● Exercise directions:
Every entry that follows should be reproduced exactly.

● Given records:
##############################

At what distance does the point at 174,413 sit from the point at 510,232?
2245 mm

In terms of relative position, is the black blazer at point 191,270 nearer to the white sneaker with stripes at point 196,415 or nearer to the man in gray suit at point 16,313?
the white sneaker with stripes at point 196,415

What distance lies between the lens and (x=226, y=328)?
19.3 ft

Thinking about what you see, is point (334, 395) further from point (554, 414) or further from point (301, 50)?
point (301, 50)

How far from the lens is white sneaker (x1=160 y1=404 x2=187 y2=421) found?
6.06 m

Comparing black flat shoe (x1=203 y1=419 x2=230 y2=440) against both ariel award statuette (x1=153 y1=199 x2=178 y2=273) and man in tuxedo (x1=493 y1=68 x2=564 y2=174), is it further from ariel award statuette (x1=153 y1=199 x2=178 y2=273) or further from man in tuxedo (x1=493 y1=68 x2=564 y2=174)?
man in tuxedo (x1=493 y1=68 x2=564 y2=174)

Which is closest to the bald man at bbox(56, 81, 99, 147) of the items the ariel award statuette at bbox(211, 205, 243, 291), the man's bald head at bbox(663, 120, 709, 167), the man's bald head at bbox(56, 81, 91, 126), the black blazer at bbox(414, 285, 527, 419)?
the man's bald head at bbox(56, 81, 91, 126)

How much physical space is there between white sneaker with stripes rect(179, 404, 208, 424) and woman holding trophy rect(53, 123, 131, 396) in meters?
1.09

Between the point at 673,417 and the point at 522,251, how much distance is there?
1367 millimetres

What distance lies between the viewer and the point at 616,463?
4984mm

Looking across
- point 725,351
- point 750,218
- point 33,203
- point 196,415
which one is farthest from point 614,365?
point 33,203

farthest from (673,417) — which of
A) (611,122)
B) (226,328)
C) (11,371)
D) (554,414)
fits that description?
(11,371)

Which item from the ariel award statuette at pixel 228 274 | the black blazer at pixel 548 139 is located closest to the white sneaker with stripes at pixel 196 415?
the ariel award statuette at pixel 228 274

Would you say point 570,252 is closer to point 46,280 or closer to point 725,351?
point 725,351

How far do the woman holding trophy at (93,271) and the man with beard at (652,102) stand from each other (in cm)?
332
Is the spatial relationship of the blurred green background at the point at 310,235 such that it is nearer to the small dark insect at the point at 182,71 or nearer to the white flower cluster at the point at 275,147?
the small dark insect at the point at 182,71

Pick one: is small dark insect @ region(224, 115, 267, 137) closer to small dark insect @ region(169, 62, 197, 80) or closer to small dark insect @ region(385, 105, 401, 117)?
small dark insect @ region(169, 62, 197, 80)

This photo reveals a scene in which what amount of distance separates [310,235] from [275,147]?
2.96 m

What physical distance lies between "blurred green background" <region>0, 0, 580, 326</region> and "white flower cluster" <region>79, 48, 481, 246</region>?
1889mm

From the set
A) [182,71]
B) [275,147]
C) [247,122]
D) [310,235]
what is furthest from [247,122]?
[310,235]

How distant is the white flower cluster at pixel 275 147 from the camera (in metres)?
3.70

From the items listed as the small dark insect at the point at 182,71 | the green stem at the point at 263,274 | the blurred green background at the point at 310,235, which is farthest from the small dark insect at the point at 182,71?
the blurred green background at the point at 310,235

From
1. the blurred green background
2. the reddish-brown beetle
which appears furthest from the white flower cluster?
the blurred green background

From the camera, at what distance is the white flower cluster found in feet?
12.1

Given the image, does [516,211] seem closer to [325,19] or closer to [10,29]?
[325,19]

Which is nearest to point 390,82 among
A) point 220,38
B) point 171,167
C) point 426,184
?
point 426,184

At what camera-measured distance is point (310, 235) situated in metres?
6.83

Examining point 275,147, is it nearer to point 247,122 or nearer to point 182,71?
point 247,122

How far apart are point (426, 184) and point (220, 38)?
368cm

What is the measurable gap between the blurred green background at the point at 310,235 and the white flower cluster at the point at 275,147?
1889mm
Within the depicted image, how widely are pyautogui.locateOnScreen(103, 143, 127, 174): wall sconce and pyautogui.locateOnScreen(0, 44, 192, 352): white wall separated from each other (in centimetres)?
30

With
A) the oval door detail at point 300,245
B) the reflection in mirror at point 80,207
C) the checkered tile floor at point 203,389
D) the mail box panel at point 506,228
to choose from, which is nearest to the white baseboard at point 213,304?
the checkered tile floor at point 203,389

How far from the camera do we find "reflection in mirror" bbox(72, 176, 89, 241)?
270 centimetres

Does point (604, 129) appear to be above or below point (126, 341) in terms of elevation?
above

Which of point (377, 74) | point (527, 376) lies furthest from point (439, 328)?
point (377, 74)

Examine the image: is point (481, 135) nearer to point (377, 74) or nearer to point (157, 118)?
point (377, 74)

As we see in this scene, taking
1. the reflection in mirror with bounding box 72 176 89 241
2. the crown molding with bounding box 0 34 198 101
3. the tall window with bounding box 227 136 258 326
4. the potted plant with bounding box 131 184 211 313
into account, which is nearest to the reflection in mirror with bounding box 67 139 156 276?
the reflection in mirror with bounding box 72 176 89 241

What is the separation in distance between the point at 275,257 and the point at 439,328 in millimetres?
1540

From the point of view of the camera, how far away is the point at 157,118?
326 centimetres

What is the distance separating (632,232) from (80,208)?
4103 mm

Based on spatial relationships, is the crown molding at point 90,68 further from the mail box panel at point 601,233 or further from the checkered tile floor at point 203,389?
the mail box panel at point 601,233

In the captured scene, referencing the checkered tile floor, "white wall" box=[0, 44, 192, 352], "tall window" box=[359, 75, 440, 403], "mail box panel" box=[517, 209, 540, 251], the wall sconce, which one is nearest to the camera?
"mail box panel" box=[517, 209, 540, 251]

##############################

● Solution:
At what distance does the point at 174,413 sit from the point at 510,232?
2245 mm

In terms of relative position, is the black blazer at point 191,270 nearer to the white sneaker with stripes at point 196,415 or nearer to the man in gray suit at point 16,313?
the white sneaker with stripes at point 196,415

What distance lies between the lens and (x=226, y=328)?
19.3 ft

Thinking about what you see, is point (334, 395) further from point (554, 414) or further from point (301, 50)?
point (301, 50)

How far from the lens is white sneaker (x1=160 y1=404 x2=187 y2=421) found?
6.06 m

Comparing black flat shoe (x1=203 y1=419 x2=230 y2=440) against both ariel award statuette (x1=153 y1=199 x2=178 y2=273) and man in tuxedo (x1=493 y1=68 x2=564 y2=174), is it further from ariel award statuette (x1=153 y1=199 x2=178 y2=273) or further from man in tuxedo (x1=493 y1=68 x2=564 y2=174)?
man in tuxedo (x1=493 y1=68 x2=564 y2=174)

Which is closest to the bald man at bbox(56, 81, 99, 147) of the items the ariel award statuette at bbox(211, 205, 243, 291), the man's bald head at bbox(663, 120, 709, 167), the man's bald head at bbox(56, 81, 91, 126), the black blazer at bbox(414, 285, 527, 419)?
the man's bald head at bbox(56, 81, 91, 126)

How much physical space is there between white sneaker with stripes rect(179, 404, 208, 424) and woman holding trophy rect(53, 123, 131, 396) in meters?
1.09

Between the point at 673,417 and the point at 522,251, how much distance is there?
1367 millimetres

What distance lies between the viewer and the point at 616,463?
4984mm

Looking across
- point 725,351
- point 750,218
- point 33,203
- point 196,415
which one is farthest from point 614,365?
point 33,203

farthest from (673,417) — which of
A) (611,122)
B) (226,328)
C) (11,371)
D) (554,414)
fits that description?
(11,371)

Which item from the ariel award statuette at pixel 228 274 | the black blazer at pixel 548 139 is located closest to the white sneaker with stripes at pixel 196 415?
the ariel award statuette at pixel 228 274

Would you say point 570,252 is closer to point 46,280 or closer to point 725,351?
point 725,351

How far do the woman holding trophy at (93,271) and the man with beard at (652,102) stand from each other (in cm)?
332
Is the spatial relationship of the blurred green background at the point at 310,235 such that it is nearer to the small dark insect at the point at 182,71 or nearer to the white flower cluster at the point at 275,147?
the small dark insect at the point at 182,71

Pick one: is small dark insect @ region(224, 115, 267, 137) closer to small dark insect @ region(169, 62, 197, 80) or closer to small dark insect @ region(385, 105, 401, 117)?
small dark insect @ region(169, 62, 197, 80)

This photo reveals a scene in which what amount of distance separates [310,235] from [275,147]?
2.96 m

What physical distance lies between "blurred green background" <region>0, 0, 580, 326</region> and "white flower cluster" <region>79, 48, 481, 246</region>?
1889mm

From the set
A) [182,71]
B) [275,147]
C) [247,122]
D) [310,235]
what is furthest from [247,122]?
[310,235]

How distant is the white flower cluster at pixel 275 147 from the camera (in metres)?
3.70

From the items listed as the small dark insect at the point at 182,71 | the green stem at the point at 263,274 | the blurred green background at the point at 310,235, which is farthest from the small dark insect at the point at 182,71?
the blurred green background at the point at 310,235

From
1. the blurred green background
2. the reddish-brown beetle
which appears furthest from the white flower cluster?
the blurred green background

From the camera, at what distance is the white flower cluster found in feet?
12.1

Given the image, does [516,211] seem closer to [325,19] or closer to [10,29]?
[325,19]

Which is nearest to point 390,82 among
A) point 220,38
B) point 171,167
C) point 426,184
?
point 426,184

At what camera-measured distance is point (310, 235) situated in metres?
6.83

Examining point 275,147, is it nearer to point 247,122 or nearer to point 182,71?
point 247,122

How far apart are point (426, 184) and point (220, 38)?
368cm

What is the measurable gap between the blurred green background at the point at 310,235 and the white flower cluster at the point at 275,147?
1889mm
Within the depicted image, how widely are pyautogui.locateOnScreen(103, 143, 127, 174): wall sconce and pyautogui.locateOnScreen(0, 44, 192, 352): white wall separated from each other (in centimetres)?
30

With
A) the oval door detail at point 300,245
B) the reflection in mirror at point 80,207
C) the checkered tile floor at point 203,389
D) the mail box panel at point 506,228
to choose from, which is nearest to the white baseboard at point 213,304?
the checkered tile floor at point 203,389

How far from the camera do we find "reflection in mirror" bbox(72, 176, 89, 241)?
270 centimetres

Does point (604, 129) appear to be above or below point (126, 341) in terms of elevation?
above

Which of point (377, 74) | point (527, 376) lies furthest from point (439, 328)?
point (377, 74)

Examine the image: is point (481, 135) nearer to point (377, 74) or nearer to point (157, 118)?
point (377, 74)

As we see in this scene, taking
1. the reflection in mirror with bounding box 72 176 89 241
2. the crown molding with bounding box 0 34 198 101
3. the tall window with bounding box 227 136 258 326
4. the potted plant with bounding box 131 184 211 313
into account, which is nearest to the reflection in mirror with bounding box 67 139 156 276?
the reflection in mirror with bounding box 72 176 89 241

What is the separation in distance between the point at 275,257 and the point at 439,328 in millimetres?
1540

From the point of view of the camera, how far away is the point at 157,118?
326 centimetres

What is the distance separating (632,232) from (80,208)?
4103 mm

Based on spatial relationships, is the crown molding at point 90,68 further from the mail box panel at point 601,233 or further from the checkered tile floor at point 203,389?
the mail box panel at point 601,233

In the captured scene, referencing the checkered tile floor, "white wall" box=[0, 44, 192, 352], "tall window" box=[359, 75, 440, 403], "mail box panel" box=[517, 209, 540, 251], the wall sconce, which one is nearest to the camera?
"mail box panel" box=[517, 209, 540, 251]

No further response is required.